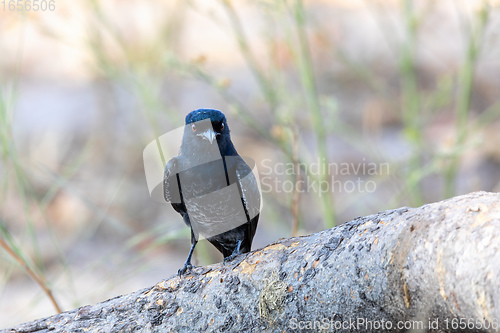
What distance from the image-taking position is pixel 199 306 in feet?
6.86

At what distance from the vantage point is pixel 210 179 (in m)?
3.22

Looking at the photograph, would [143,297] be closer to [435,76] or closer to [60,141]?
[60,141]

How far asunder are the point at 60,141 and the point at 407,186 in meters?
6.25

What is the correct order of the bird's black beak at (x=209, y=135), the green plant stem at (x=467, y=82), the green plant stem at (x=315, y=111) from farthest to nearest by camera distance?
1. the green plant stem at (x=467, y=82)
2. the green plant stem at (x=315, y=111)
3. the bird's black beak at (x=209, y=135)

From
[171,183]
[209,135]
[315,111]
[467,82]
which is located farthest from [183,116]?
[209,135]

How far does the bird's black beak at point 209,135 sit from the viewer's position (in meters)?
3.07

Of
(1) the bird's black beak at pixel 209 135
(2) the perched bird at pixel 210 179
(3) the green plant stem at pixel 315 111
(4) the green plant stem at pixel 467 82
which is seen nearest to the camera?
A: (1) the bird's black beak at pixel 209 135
--------------------------------------------------
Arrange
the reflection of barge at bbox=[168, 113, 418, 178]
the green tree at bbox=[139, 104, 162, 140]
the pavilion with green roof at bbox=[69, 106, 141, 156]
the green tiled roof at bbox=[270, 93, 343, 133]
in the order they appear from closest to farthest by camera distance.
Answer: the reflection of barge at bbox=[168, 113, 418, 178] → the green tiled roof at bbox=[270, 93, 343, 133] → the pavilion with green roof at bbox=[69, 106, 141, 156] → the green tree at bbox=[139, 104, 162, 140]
--------------------------------------------------
- _Work to complete_
Select every line of the records above that contains the word "distance", matching case exactly.

- _Response to the task_
What distance from the image-taking position is pixel 199 306 in feet?
At what distance from the vantage point is pixel 210 179 (in m)?
What is the correct order of the bird's black beak at (x=209, y=135), the green plant stem at (x=467, y=82), the green plant stem at (x=315, y=111) from farthest to nearest by camera distance?
in the order they appear from closest to farthest by camera distance.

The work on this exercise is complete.